- [Set problem]
Rewrite all of the items below with every instance of "white plastic sheeting" replaced by "white tarp" and nothing else changed. Leave the pictures out of your answer.

- [Supplied records]

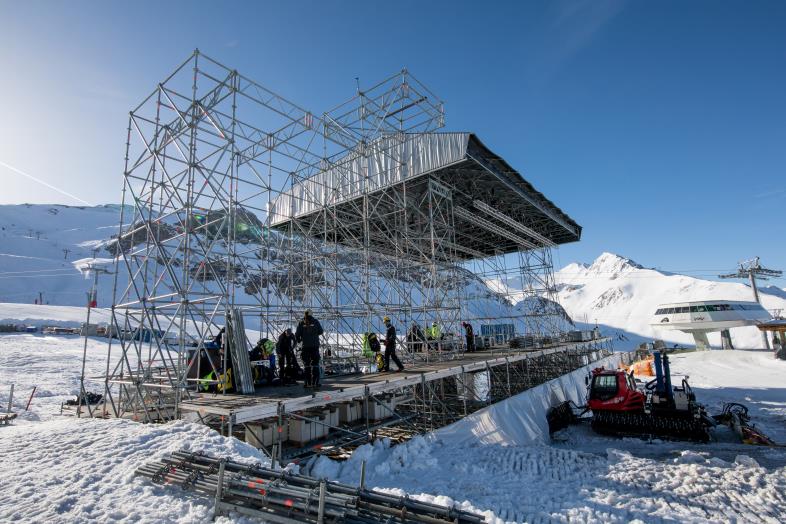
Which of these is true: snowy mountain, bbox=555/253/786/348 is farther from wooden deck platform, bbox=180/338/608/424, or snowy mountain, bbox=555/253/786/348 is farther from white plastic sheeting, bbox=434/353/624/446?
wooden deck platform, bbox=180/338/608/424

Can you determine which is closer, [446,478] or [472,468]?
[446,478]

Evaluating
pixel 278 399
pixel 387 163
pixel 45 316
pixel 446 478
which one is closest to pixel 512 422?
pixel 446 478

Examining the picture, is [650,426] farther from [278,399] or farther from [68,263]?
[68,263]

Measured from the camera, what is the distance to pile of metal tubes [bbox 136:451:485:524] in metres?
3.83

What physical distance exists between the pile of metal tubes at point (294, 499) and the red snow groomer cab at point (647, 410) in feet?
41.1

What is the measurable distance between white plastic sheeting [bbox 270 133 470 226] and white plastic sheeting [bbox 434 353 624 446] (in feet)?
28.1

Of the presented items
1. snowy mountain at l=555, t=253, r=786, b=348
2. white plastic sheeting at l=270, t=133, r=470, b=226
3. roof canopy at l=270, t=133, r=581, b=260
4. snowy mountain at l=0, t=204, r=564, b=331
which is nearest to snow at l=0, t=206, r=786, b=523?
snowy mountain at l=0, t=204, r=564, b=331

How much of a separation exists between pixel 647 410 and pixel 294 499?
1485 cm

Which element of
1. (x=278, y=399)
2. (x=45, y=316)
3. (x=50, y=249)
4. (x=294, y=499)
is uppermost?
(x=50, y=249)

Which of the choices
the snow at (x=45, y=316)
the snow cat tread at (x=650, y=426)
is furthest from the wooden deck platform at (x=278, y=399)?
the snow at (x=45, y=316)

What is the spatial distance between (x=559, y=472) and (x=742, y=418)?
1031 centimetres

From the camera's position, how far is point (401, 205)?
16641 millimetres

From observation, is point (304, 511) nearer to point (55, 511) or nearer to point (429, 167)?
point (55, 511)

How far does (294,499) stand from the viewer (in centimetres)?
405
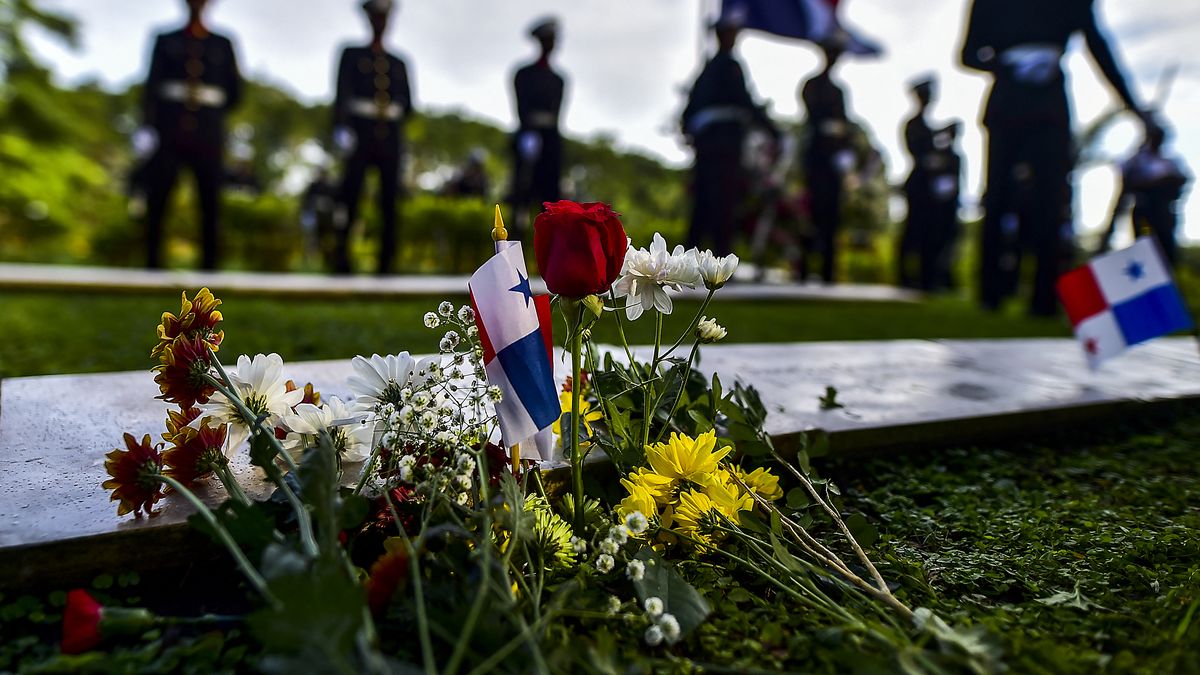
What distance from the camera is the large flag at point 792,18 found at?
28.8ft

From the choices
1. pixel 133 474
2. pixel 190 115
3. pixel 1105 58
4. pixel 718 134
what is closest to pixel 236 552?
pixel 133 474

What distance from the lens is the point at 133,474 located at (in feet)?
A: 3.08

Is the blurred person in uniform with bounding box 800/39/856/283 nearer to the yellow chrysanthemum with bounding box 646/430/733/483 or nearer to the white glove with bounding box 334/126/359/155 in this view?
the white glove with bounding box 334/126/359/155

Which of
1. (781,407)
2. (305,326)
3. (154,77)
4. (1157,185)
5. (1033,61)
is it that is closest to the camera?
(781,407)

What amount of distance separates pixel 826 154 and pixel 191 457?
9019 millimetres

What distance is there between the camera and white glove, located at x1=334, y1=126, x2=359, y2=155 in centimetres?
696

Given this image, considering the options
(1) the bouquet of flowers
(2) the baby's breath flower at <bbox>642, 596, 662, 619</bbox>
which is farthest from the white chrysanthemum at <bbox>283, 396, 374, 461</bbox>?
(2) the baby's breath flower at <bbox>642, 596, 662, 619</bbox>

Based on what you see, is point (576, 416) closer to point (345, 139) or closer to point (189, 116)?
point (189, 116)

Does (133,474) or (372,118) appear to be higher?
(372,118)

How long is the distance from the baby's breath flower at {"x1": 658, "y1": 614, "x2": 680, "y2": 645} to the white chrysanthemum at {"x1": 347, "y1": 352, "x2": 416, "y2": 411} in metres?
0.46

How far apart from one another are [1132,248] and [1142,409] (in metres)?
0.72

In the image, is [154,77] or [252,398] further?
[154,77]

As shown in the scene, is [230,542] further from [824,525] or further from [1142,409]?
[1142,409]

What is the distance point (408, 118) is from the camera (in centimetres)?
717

- [Reply to the task]
Which of these is true: snowy mountain, bbox=555/253/786/348 is farther from wooden deck platform, bbox=180/338/608/424, or snowy mountain, bbox=555/253/786/348 is farther from white tarp, bbox=434/353/624/446?
wooden deck platform, bbox=180/338/608/424

Can you determine which is closer, [446,478] or [472,468]?
[446,478]

Evaluating
pixel 278 399
pixel 387 163
pixel 45 316
pixel 446 478
which one is closest to pixel 512 422?
pixel 446 478

Examining the picture, is [650,426] farther from [278,399] or farther from [68,263]?
[68,263]

Measured from the camera, what is the distance to pile of metal tubes [bbox 136:451:485:524] in metres?
3.83

What physical distance exists between the pile of metal tubes at point (294, 499) and the red snow groomer cab at point (647, 410) in feet?
41.1

What is the measurable distance between white tarp [bbox 270 133 470 226] and white tarp [bbox 434 353 624 446] (in feet)?
28.1

Of the presented items
1. snowy mountain at l=555, t=253, r=786, b=348
2. white tarp at l=270, t=133, r=470, b=226
3. roof canopy at l=270, t=133, r=581, b=260
4. snowy mountain at l=0, t=204, r=564, b=331
which is nearest to snow at l=0, t=206, r=786, b=523?
snowy mountain at l=0, t=204, r=564, b=331

How much of a separation exists between pixel 647 410 and pixel 294 499?
1485 cm

Which element of
1. (x=278, y=399)
2. (x=45, y=316)
3. (x=50, y=249)
4. (x=294, y=499)
is uppermost?
(x=50, y=249)

Which of the choices
the snow at (x=45, y=316)
the snow cat tread at (x=650, y=426)
is furthest from the wooden deck platform at (x=278, y=399)?
the snow at (x=45, y=316)

What is the spatial distance between (x=559, y=472) and (x=742, y=418)?
1031 centimetres

From the camera's position, how far is point (401, 205)?
16641 millimetres

From observation, is point (304, 511) nearer to point (55, 511) or nearer to point (429, 167)?
point (55, 511)

How far does (294,499) stand from the viewer (in centimetres)?
405
What distance from the camera is the large flag at point 792,18 found at?
28.8ft

From the choices
1. pixel 133 474
2. pixel 190 115
3. pixel 1105 58
4. pixel 718 134
what is closest to pixel 236 552?
pixel 133 474

What distance from the lens is the point at 133,474 located at (in feet)?
A: 3.08

Is the blurred person in uniform with bounding box 800/39/856/283 nearer to the yellow chrysanthemum with bounding box 646/430/733/483 or nearer to the white glove with bounding box 334/126/359/155 in this view?
the white glove with bounding box 334/126/359/155

Which of
1. (781,407)
2. (305,326)
3. (154,77)
4. (1157,185)
5. (1033,61)
is it that is closest to the camera?
(781,407)

What amount of distance separates pixel 826 154 and pixel 191 457?
9019 millimetres

What distance is there between the camera and white glove, located at x1=334, y1=126, x2=359, y2=155 in centimetres?
696

Given this image, considering the options
(1) the bouquet of flowers
(2) the baby's breath flower at <bbox>642, 596, 662, 619</bbox>
which is farthest from the white chrysanthemum at <bbox>283, 396, 374, 461</bbox>?
(2) the baby's breath flower at <bbox>642, 596, 662, 619</bbox>

Based on what you see, is point (576, 416) closer to point (345, 139) or closer to point (189, 116)?
point (189, 116)

Does (133,474) or (372,118) appear to be higher?
(372,118)

How long is the distance from the baby's breath flower at {"x1": 658, "y1": 614, "x2": 680, "y2": 645} to the white chrysanthemum at {"x1": 347, "y1": 352, "x2": 416, "y2": 411} in metres?
0.46

How far apart from one another are [1132,248] and [1142,409] (in metres)?
0.72

In the image, is [154,77] or [252,398] further?
[154,77]

As shown in the scene, is [230,542] further from [824,525] or further from [1142,409]?
[1142,409]

What is the distance point (408, 118) is from the camera (in centimetres)?
717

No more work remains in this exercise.